Opinion | Ned Fulmer scandal shows that men can hold each other accountable

(Photos courtesy of Wikimedia Commons, Gage Skidmore / Flickr)

Caroline Bryant, Southern Editor
Nov. 7, 2022

On Sept. 27, I was confused as to why my Instagram feed was overflowing with pictures of that ginger guy from Modern Family. Turns out I was wrong: the man was in fact Ned Fulmer from Buzzfeed’s The Try Guys. 

The Try Guys, made by Eugene Lee Yang, Keith Habersberger, Zach Kornfeld– and formerly Ned Fulmer, is a YouTube series following the four men trying everything from ordering everything off the menu at Pizza Hut, to hang gliding for the first time. Around 80 percent of their 8.01 million subscribers are young women.

Though I am a woman and have never seen a Try Guys video in my life, I’m not surprised Fulmer cheated.

Why? Because like celebrity deaths, scandals happen in threes. After the John Mulaney and Adam Levine scandal came to light, another man was bound to be next.

These men hold one thing in common: their personalities rely on their wives. For years, Mulaney’s comedy shows revolved around adoring his wife, Anne Marie Tendler. Yet within a span of a few months, Mulaney went to rehab in September 2020, left in October, moved out in October, was accused of cheating on Tendler all winter, then announced he was dating Olivia Munn and having a baby with her in the spring of 2021. A fan can only keep up with so much.

Levine’s wife, Behati Prinsloo– who’s pregnant with his baby– is a literal Victoria’s Secret model. According to US Weekly, Levine told Ryan Seacrest on KIIS FM that he “want[s] to have 100 kids” with her. He does with four others on Instagram, too.

Fulmer is known as the husband of Ariel Fulmer, not Ned. There is a 1:29 minute video compilation of Fulmer saying “my wife” on YouTube. There’s a video titled “Which Try Guy Knows Ned The Best?” alongside a cover picture that says “Ned Before Marriage?!?!” They even wrote a cookbook titled The Date Night Cookbook disclosing their favorite recipes alongside secret date stories.

So, when news broke about him cheating, the internet went crazy. There are 499.6 million videos on Tik Tok under #NedFulmer. Even Yale, the school Fulmer graduated from, released a public statement on Instagram opposing his actions. Yale rarely intervenes in drama.

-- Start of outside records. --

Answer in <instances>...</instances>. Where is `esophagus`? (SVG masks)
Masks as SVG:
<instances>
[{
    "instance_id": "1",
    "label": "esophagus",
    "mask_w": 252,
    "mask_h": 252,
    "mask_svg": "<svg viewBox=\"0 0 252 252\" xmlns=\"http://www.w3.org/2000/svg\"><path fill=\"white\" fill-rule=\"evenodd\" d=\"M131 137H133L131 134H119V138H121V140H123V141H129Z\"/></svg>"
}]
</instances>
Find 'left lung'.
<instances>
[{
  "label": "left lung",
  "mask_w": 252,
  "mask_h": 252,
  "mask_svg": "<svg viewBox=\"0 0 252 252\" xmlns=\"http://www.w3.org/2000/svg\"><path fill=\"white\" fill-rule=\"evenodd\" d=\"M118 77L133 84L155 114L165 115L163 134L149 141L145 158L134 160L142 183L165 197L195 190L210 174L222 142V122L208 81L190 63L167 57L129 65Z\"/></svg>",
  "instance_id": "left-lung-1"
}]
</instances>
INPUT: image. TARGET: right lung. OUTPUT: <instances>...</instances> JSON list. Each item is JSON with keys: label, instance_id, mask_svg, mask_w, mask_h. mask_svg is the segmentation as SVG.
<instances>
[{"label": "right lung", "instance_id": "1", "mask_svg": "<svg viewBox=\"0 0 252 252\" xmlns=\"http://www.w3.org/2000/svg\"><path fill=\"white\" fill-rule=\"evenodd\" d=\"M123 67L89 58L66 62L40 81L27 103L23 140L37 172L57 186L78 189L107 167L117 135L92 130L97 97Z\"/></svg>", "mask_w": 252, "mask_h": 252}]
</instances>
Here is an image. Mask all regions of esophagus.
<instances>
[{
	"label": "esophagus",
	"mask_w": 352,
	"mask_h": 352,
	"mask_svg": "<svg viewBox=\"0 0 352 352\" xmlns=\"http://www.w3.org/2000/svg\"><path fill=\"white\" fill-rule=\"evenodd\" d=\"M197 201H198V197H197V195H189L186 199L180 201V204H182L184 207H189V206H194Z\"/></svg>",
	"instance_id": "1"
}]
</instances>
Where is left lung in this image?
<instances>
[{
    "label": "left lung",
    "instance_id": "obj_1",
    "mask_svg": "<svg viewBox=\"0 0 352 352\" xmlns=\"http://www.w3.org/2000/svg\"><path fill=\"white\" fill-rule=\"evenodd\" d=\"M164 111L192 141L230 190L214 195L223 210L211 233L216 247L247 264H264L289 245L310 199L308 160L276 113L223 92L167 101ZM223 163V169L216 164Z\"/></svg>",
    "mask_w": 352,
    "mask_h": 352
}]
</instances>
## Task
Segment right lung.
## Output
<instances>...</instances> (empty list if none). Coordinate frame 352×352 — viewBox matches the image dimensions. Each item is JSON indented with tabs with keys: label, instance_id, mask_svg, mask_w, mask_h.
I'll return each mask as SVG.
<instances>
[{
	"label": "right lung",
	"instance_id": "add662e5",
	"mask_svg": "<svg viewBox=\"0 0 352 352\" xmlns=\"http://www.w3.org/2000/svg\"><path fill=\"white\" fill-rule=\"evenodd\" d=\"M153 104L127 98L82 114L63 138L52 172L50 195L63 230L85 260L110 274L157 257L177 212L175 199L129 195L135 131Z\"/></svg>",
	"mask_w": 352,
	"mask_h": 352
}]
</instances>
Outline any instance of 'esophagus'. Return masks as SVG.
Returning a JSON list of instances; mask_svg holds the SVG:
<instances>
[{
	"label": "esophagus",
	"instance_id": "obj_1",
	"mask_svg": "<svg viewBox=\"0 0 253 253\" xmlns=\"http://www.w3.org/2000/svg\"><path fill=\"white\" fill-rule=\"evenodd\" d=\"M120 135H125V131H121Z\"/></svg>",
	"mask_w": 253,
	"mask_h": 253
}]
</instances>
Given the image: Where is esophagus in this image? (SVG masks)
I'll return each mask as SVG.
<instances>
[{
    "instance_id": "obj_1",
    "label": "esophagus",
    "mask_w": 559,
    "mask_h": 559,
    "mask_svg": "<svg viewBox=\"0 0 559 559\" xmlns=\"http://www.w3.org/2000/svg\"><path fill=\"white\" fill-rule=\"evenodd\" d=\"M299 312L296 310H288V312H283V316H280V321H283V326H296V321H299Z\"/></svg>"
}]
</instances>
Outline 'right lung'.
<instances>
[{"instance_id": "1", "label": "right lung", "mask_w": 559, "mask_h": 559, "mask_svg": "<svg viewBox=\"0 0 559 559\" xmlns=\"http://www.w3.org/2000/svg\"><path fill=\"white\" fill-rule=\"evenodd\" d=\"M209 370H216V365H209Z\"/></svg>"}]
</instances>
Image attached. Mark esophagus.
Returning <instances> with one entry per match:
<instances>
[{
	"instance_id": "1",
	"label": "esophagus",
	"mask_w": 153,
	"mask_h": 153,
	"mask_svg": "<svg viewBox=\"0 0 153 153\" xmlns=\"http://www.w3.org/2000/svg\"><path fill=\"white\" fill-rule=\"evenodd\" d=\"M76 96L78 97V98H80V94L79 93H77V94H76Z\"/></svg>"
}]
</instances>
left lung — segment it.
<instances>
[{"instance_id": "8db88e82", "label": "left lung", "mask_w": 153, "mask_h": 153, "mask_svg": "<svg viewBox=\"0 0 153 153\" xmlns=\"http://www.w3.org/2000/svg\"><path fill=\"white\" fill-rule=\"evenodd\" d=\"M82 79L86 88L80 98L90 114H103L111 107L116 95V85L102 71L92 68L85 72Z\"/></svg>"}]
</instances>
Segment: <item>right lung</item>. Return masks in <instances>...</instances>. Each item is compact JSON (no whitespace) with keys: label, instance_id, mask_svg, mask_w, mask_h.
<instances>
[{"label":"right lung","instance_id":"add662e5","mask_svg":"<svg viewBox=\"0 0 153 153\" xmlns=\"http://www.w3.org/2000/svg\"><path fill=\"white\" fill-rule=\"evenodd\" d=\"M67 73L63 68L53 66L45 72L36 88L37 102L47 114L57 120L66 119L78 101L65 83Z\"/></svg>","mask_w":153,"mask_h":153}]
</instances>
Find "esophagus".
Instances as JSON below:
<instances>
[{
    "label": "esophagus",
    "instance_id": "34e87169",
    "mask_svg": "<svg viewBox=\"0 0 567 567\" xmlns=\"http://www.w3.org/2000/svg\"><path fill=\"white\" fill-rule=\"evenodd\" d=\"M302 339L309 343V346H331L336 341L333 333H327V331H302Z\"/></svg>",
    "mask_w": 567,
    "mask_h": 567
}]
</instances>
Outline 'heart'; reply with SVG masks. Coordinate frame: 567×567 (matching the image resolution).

It is not likely for Fulmer to bounce back. Unlike the other two, Fulmer’s situation digs deeper than the usual celebrity scandal. Fulmer’s actions reflect an abuse of power from a boss toward an employee.

While Fulmer explains his relationship with the employee was “consensual,” Rose Keith, a lawyer for Harper Gray LLP, states this as impossible.

“When one individual has power over another in the workplace, the ability to truly consent is compromised,” Keith said on the Harper Gray website. “A subordinate may ‘consent’ to engage in sexual conduct out of fear of reprisal or fear for job security.  Where there is a power imbalance and sexual activity between employees, an employer is exposed to liability for sexual harassment.”

Adding status to the mix, a Front Psychol study found that famous men are less likely to receive judgment or consequences for rape or sexual harassment allegations. For example, Bill Cosby’s career thrived despite his first allegation in 2005 from 1965.

Combining the power imbalance and status, Fulmer’s odds were statistically set for him. Yang, Habersberger and Kornfeld, however, crushed these odds.

Two weeks after the scandal, the Try Guys released a video confirming Fulmer’s termination from the show. They emphasized their disappointment in him as his actions interfered with the brand they built.

Even without his removal, they would’ve received less viewership. Growing up in a world where men rule, the younger generation of women try to hand them the repercussions they deserve. Take Shane Dawson, Chris Brown and Rex Orange County, for instance. Female fans have boycotted Rex Orange County’s music ever since he was charged with six counts of sexual assault.

Fans are proud of the company’s extreme efforts against Fulmer. They’re proud because it’s unheard of from men. But, it shouldn’t be shocking that a man is receiving consequences for his actions from a man. For a male-dominated world, it should be the standard.

It’s about time the women take a break.